Jack’s gesture makes Jane uncomfortable since she has issues with physical touch and space as a person on the autism spectrum, which Jack is not fully mindful of despite having done some research on Asperger’s Syndrome. He follows Jane up to the theater wings to apologize for his thoughtlessness and suggests that they go back down to the audience, but Jane insists on showing him the costume room instead. It is here that a truly touching exchange takes place, as Jack tells Jane that he likes her and wants to kiss her, to which Jane replies that another boy had told her the same thing but then stopped seeing her after his friends told him about her having Asperger’s. When Jack assures her of his sincerity and asks if she would like him to kiss her, Jane replies, “I would really like that very much,” after which they share a heartfelt kiss just as the performance concludes.
This scene between Jane and Jack represents a profound development for both characters. Although Jack has previously told Rob that he does not have a problem with Jane being on the autism spectrum, he starts dating Jane without being fully cognizant of her social issues. But it is during his exchange with her in the wings and the costume room that he reveals how he genuinely accepts her for who she is, demonstrating that he will work with her challenges rather than let them be an obstacle to their relationship.

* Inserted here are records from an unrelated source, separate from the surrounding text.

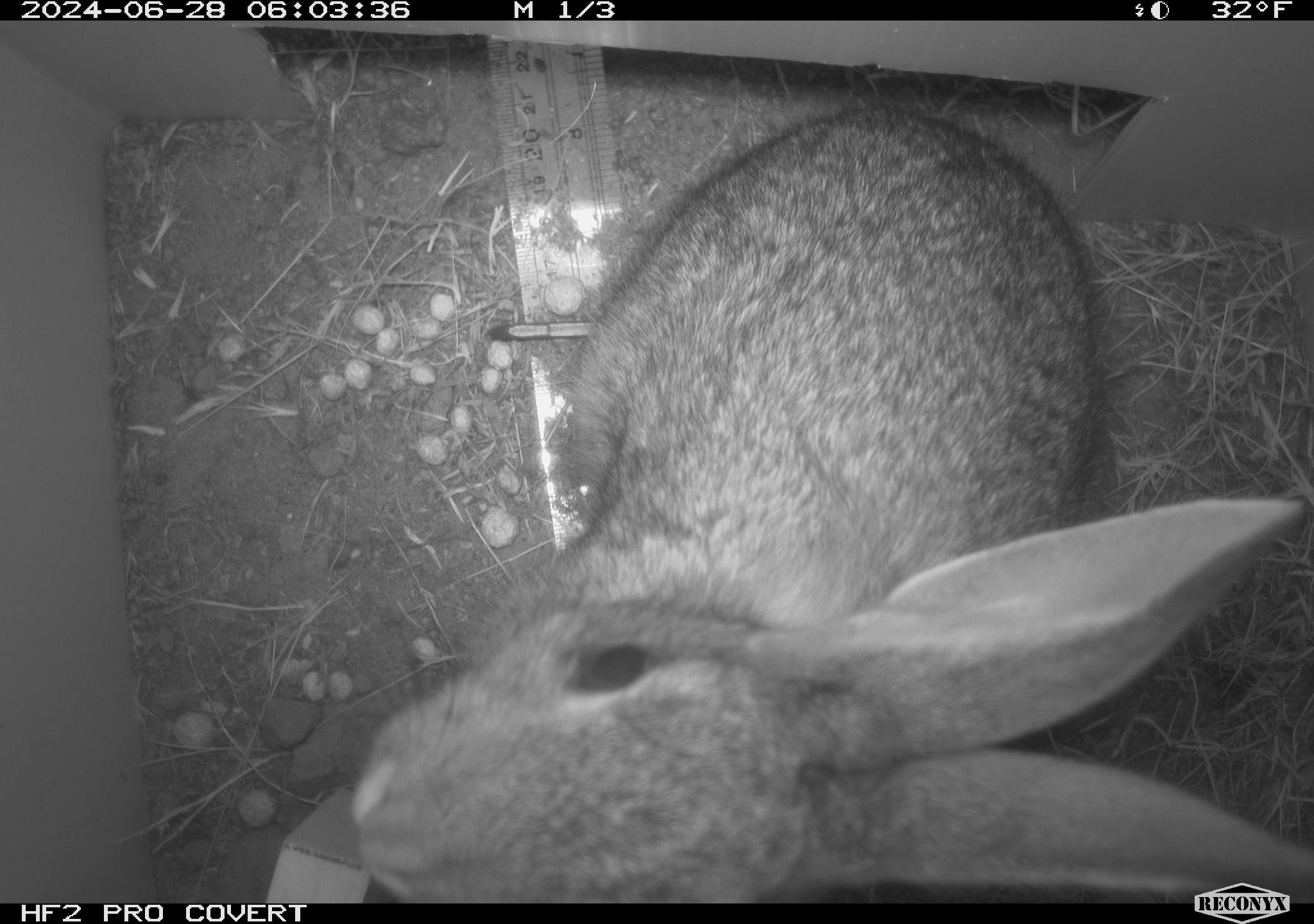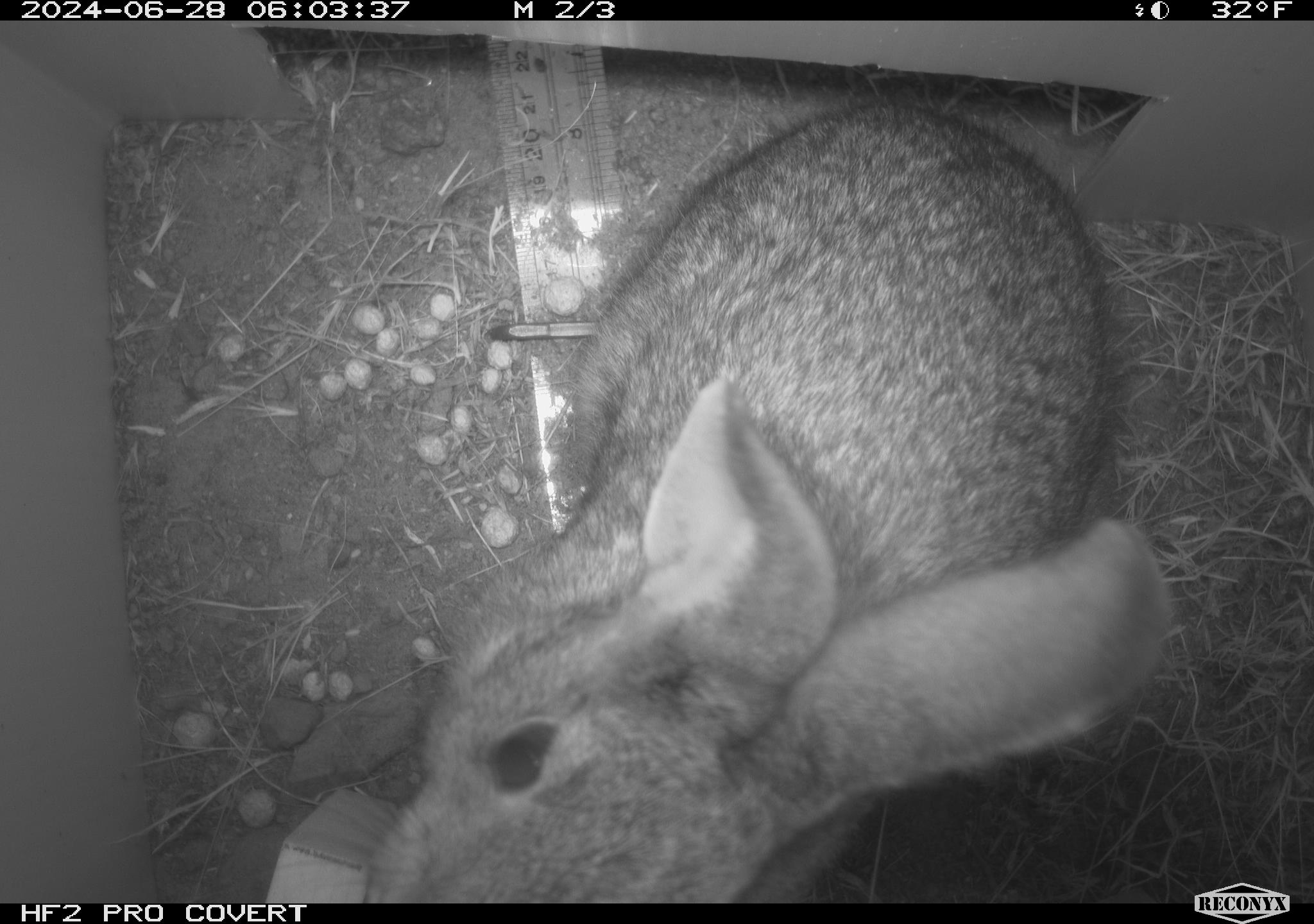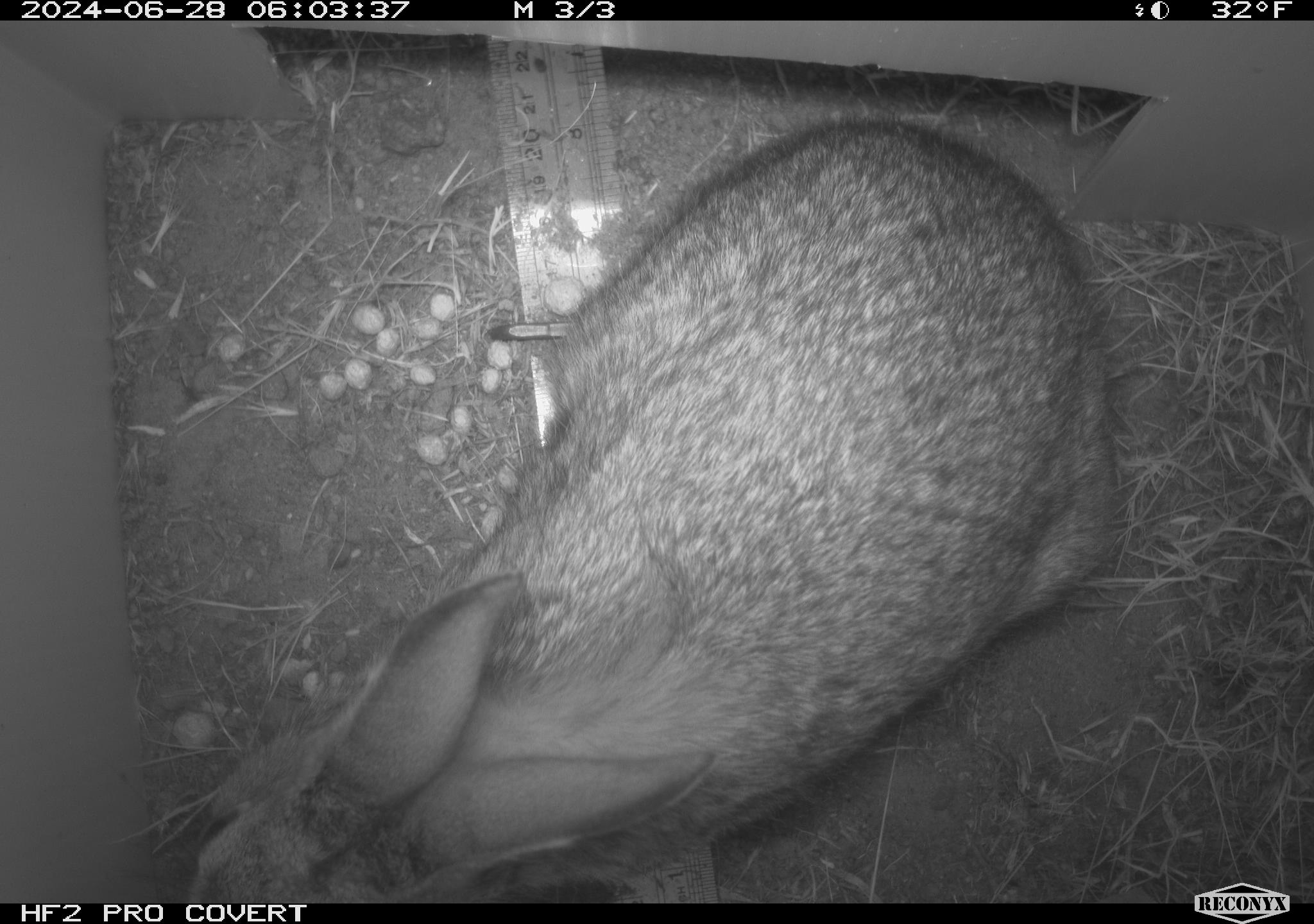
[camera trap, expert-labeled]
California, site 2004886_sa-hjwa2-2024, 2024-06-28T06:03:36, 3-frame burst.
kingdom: Animalia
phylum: Chordata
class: Mammalia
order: Lagomorpha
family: Leporidae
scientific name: Leporidae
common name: rabbit or hare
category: rabbit and hare family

Jane, in turn, demonstrates her growth as a character in this scene by stepping out of her normal comfort zone and truly expressing her desire for intimate connection, which entails accepting how romance works in the real world rather than in the movies she watches. When Bianca learns of this development on the part of her sister, it ensures that the film’s ending will have a positive outcome in which she will have a closer relationship with Jane while accepting her relationship with Jack.
Jane Wants a Boyfriend features superb and heartfelt performances by its leading cast members, and the story articulates very moving themes about the role of family and romance in the life of an autistic individual. The importance of having a close sibling relationship is conveyed astutely in the interactions between Jane and Bianca, demonstrating that neurotypical individuals should accept the responsibility of coping with their autistic siblings’ challenges while at the same time being emotionally supportive and allowing them to pursue their lives rather than trying to micromanage them. Furthermore, the film conveys a very touching message about how acceptance and affection can make a neurotypical-autistic romantic relationship work out, with both partners experiencing significant character growth in the process.

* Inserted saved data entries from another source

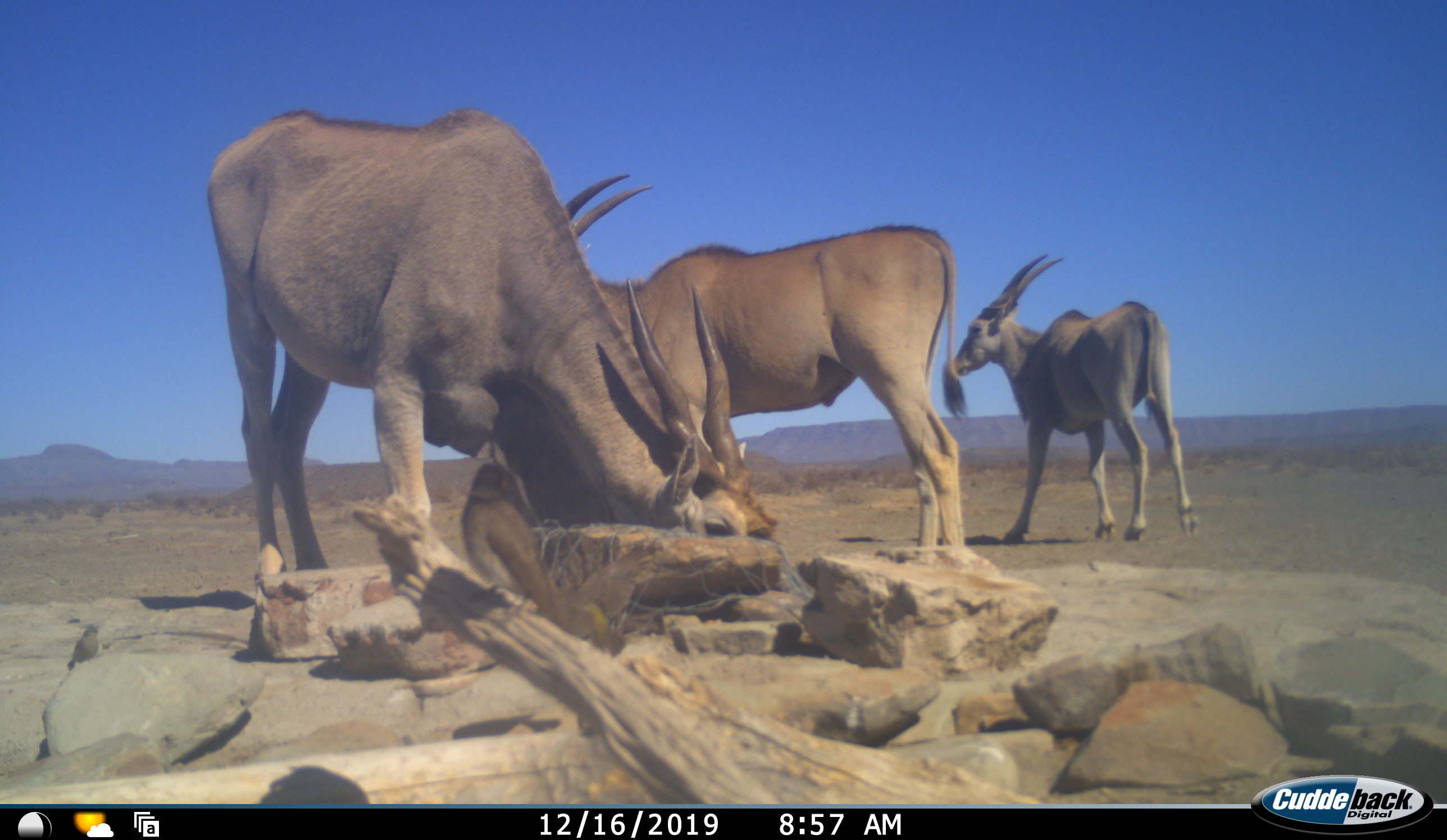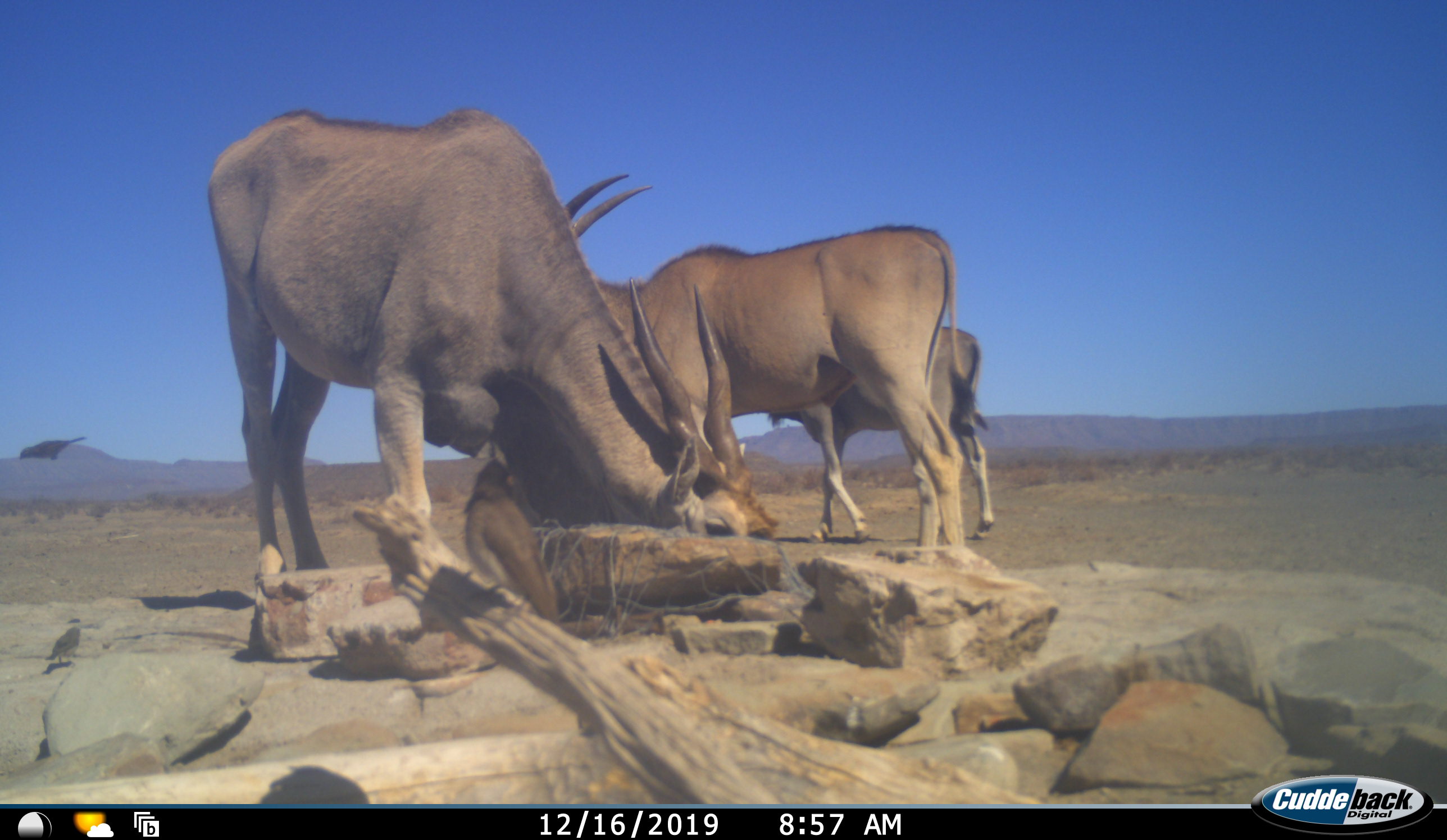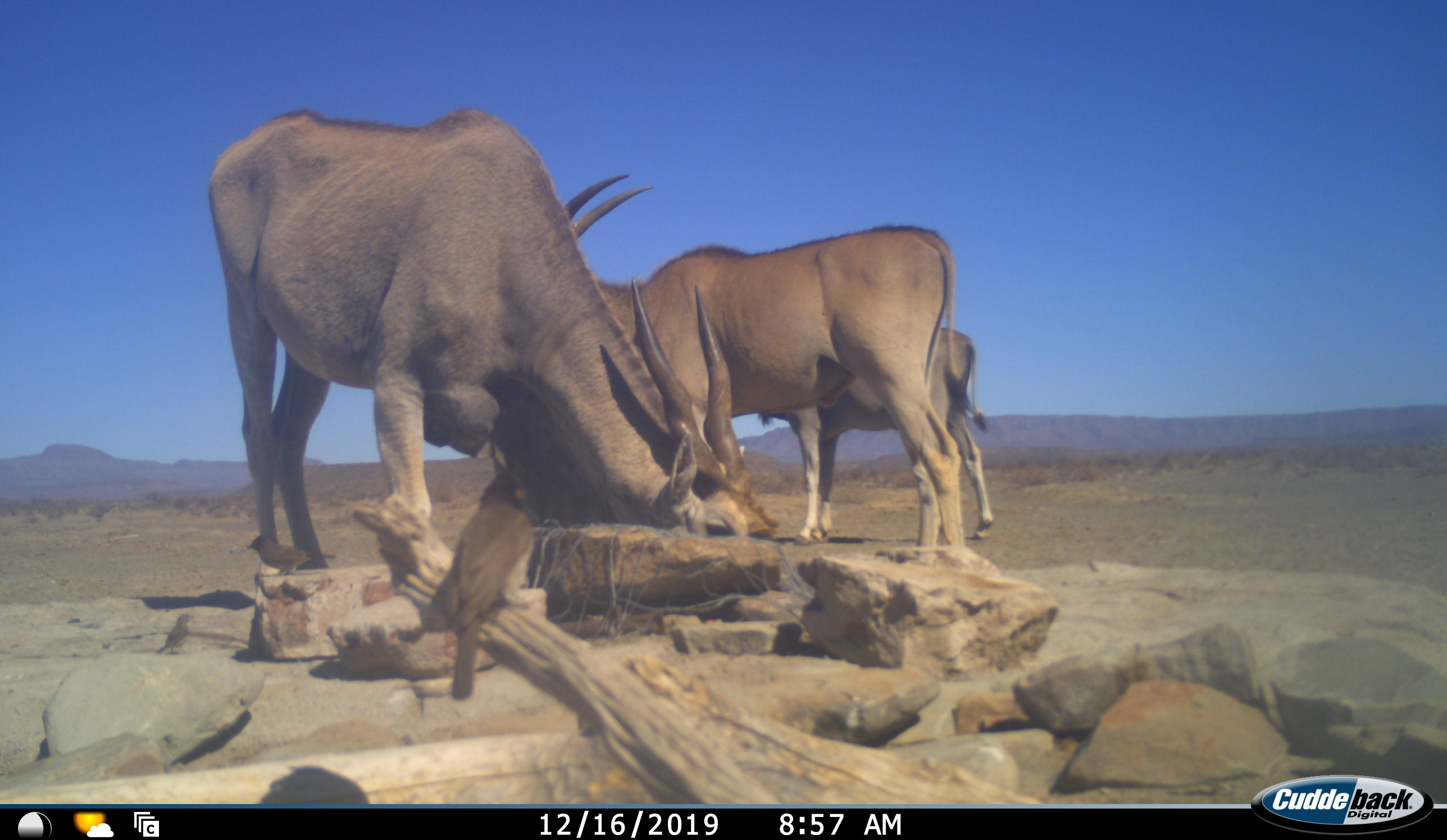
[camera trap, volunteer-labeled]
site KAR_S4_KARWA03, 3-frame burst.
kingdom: Animalia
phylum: Chordata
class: Aves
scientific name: Aves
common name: bird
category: birdother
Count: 3.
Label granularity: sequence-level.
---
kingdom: Animalia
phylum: Chordata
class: Mammalia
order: Artiodactyla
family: Bovidae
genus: Tragelaphus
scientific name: Tragelaphus oryx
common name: eland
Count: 3.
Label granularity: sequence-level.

In sum, Jane Wants a Boyfriend is a sensitive romantic and family-based drama that everyone should see.
I am an artist on the autism spectrum. I received an MA specializing in Civil War/Reconstruction history at the University of North Carolina, Greensboro, and I have been drawing hundreds of Civil War-themed pictures since the age of five and a half. As a person with Asperger’s Syndrome, I have a very focused set of interests, and the Civil War is my favorite historical event within that range of interests. It is therefore my fervent desire to become a Civil War historian and have my Civil War artwork published in an art book for children. I am also very involved in the autism community and currently serve as the President/Head Officer of Spectrum at UNCG, an organization I founded for students on the autism spectrum. The goal of the organization is to promote autism awareness and foster an inclusive community for autistic students on the UNCG campus. The group has attracted some local publicity and is steadily gaining new members, and we shall be hosting autism panels for classes on campus in the near future.